**Article:**
------------
Sebold, Alice 1963(?)-
Sebold, Alice 1963(?)-
Born c. 1963, in Madison, WI; daughter of Russell and Jane Sebold; married Glen David Gold (a writer), 2001. Education: Syracuse University, B.A., 1984; studied poetry at University of Houston, 1984-85; University of California—Irvine, M.F.A., 1998.
Home—CA. Agent—The Steven Barclay Agency, 12 Western Ave., Petaluma, CA 94952.
Writer and teacher.
Bram Stoker Award for best first novel and nomination for best novel, Horror Writers Association, both 2002, for The Lovely Bones.
Lucky (memoir), Scribner (New York, NY), 1999.
The Lovely Bones (novel), Little, Brown (Boston, MA), 2002.
The Almost Moon (novel), Little, Brown (Boston, MA), 2007.
The Lovely Bones is being adapted for film by Peter Jackson (writer/director) to be released in 2009.
Alice Sebold's first published book was a memoir of her rape as an eighteen-year-old college freshman. Titled Lucky because one of the policemen told her that she was lucky to be alive—not long before Sebold's attack, another young woman had been killed and dismembered in the same tunnel—the book was many years in the making. Sebold returned to Syracuse University, the scene of the rape, and finished her degree. She studied writing, and she wanted to write her story then but kept failing. "I wrote tons of bad poetry about it and a couple of bad novels about it—lots of bad stuff," Sebold told Dennis McLellan, contributor to the Los Angeles Times. She explained to McLellan why the novels were not successful: "I felt the burden of trying to write a story that would encompass all rape victims' stories and that immediately killed the idea of this individual character in the novel. So [the novels] tended to be kind of fuzzy and bland, and I didn't want to make any political missteps."
------------
**Data block:**
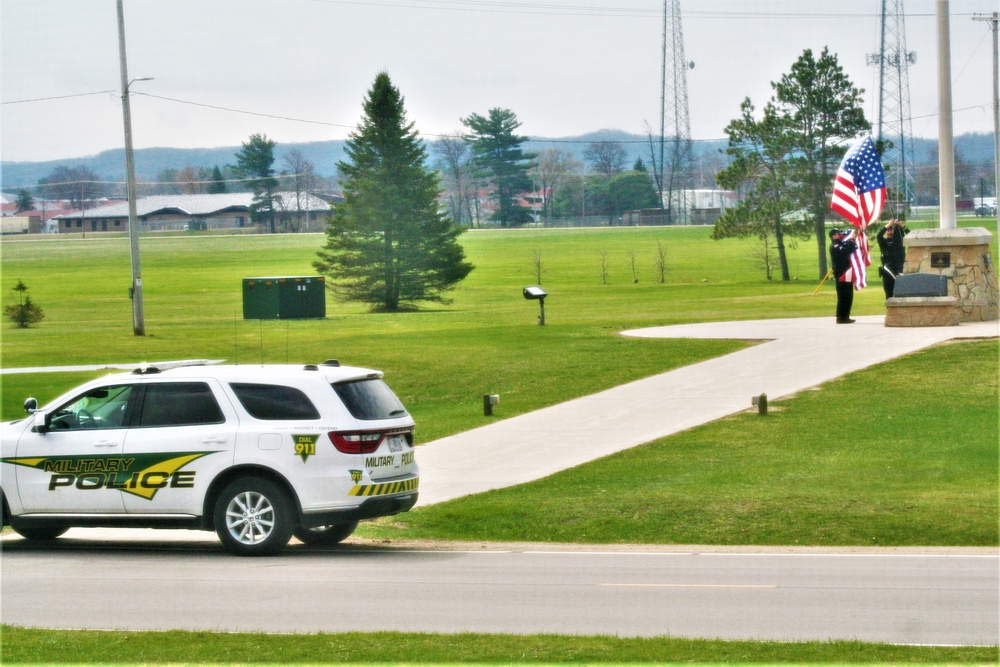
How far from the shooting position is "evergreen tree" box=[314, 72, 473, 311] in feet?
------------
Continue the biographical entry on Alice Sebold from its last sentence.

**Written answer:**
Sebold continued trying to write after graduation and moved to New York City, where she lived for ten years. "I worked a lot of different jobs and became a competent New Yorker, which is no small task, and went through a lot of stuff and rediscovered reading on my own and I became more honest to who I was, which matters a lot. I went out a lot. I would go to a lot of readings. I did a lot of things that I'm not particularly proud of and that I can't believe I did," she recalled in a talk she gave at the University of California—Irvine (UCI) as recorded by Ehzra Cue on the UCI Web site. At that talk, Sebold presented climbing to the top of the Manhattan Bridge as an example of something she can't believe she did; in other forums, she has also discussed the three years during which she used heroin while she was living in New York.
Lucky began to take shape in the late 1990s, when Sebold was studying fiction writing at a graduate program at UCI. A ten-page assignment sparked her to write forty pages about the rape. Although none of that writing was itself included in the final book, the experience was the impetus for Sebold to begin doing research and putting her memoir together. She read through old letters and journal entries, the transcripts of her rapist's trial, and even returned to Syracuse and talked to the former assistant district attorney who had helped to prosecute the man, allowing her, even fifteen years after the attack, to tell the story in great detail. The result is "a remarkable personal look at a crime all too common in our out-of-whack society," wrote Toronto Sun reviewer Yvonne Crittenden. Despite her dark subject matter, "Sebold's wit is as powerful as her searing candor," remarked a Publishers Weekly contributor.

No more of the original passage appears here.